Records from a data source
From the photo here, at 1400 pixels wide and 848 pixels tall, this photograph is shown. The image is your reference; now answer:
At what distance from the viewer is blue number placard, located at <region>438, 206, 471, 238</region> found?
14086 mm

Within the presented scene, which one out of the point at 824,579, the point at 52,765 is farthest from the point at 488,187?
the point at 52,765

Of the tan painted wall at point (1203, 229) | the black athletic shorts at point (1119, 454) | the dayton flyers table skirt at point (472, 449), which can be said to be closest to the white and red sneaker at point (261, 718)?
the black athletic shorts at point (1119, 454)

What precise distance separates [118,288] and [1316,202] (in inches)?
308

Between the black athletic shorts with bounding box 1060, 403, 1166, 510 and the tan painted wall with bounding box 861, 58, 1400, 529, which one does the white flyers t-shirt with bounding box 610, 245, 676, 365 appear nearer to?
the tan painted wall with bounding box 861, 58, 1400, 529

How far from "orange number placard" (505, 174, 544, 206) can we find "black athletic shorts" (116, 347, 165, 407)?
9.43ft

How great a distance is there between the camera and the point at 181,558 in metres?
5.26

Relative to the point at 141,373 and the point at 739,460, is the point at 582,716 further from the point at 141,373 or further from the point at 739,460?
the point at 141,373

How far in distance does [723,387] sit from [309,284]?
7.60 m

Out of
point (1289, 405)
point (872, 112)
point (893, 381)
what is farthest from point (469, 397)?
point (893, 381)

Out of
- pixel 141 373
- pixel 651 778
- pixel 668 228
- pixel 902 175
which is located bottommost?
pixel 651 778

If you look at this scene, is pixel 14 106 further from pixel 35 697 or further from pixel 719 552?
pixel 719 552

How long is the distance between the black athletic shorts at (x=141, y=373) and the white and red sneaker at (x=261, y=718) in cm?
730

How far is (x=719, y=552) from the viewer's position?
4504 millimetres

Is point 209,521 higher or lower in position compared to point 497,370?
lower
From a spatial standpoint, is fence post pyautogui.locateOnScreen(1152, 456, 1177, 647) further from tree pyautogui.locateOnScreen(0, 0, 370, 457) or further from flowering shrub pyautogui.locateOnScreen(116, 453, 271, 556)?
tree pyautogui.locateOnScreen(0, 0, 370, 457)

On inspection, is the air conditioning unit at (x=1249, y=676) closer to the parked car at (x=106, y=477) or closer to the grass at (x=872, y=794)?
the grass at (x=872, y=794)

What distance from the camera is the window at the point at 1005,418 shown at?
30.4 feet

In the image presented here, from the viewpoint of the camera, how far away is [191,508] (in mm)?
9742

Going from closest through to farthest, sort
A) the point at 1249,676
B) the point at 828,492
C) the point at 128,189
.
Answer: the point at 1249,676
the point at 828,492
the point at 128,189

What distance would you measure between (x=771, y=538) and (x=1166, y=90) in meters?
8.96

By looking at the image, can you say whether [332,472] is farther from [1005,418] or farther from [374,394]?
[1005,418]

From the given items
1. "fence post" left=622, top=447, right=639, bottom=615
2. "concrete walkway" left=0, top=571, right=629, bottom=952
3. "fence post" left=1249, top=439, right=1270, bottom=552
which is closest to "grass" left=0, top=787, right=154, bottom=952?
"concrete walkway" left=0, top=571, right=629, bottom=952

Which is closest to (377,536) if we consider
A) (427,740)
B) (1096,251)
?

The task: Starting at the line that contains "How long is", retype each line through the end of the listing above and nothing else.

Exercise result:
How long is the distance between the black athletic shorts at (x=141, y=373) and the white and red sneaker at (x=261, y=718) in cm?
730

How far is (x=719, y=552) from the viewer's position?
4504 millimetres

Is point 209,521 higher or lower in position compared to point 497,370?
lower
From a spatial standpoint, is fence post pyautogui.locateOnScreen(1152, 456, 1177, 647) further from tree pyautogui.locateOnScreen(0, 0, 370, 457) or further from flowering shrub pyautogui.locateOnScreen(116, 453, 271, 556)?
tree pyautogui.locateOnScreen(0, 0, 370, 457)

On inspection, is the air conditioning unit at (x=1249, y=676) closer to the parked car at (x=106, y=477) or closer to the grass at (x=872, y=794)?
the grass at (x=872, y=794)

What distance from the camera is the window at the point at 1005,418 shown at?
30.4 feet

In the image presented here, from the viewpoint of the camera, how far away is [191,508] (in mm)?
9742

Going from closest through to farthest, sort
A) the point at 1249,676
B) the point at 828,492
C) the point at 128,189
.
Answer: the point at 1249,676
the point at 828,492
the point at 128,189

What distance would you measure between (x=771, y=538) and (x=1166, y=90) in meters?
8.96

By looking at the image, can you say whether [332,472] is farther from [1005,418] or farther from [374,394]?
[1005,418]

From the given items
1. "fence post" left=622, top=447, right=639, bottom=615
2. "concrete walkway" left=0, top=571, right=629, bottom=952
3. "fence post" left=1249, top=439, right=1270, bottom=552
which is closest to "grass" left=0, top=787, right=154, bottom=952?
"concrete walkway" left=0, top=571, right=629, bottom=952

Which is closest to (377,536) if we consider
A) (427,740)
B) (1096,251)
?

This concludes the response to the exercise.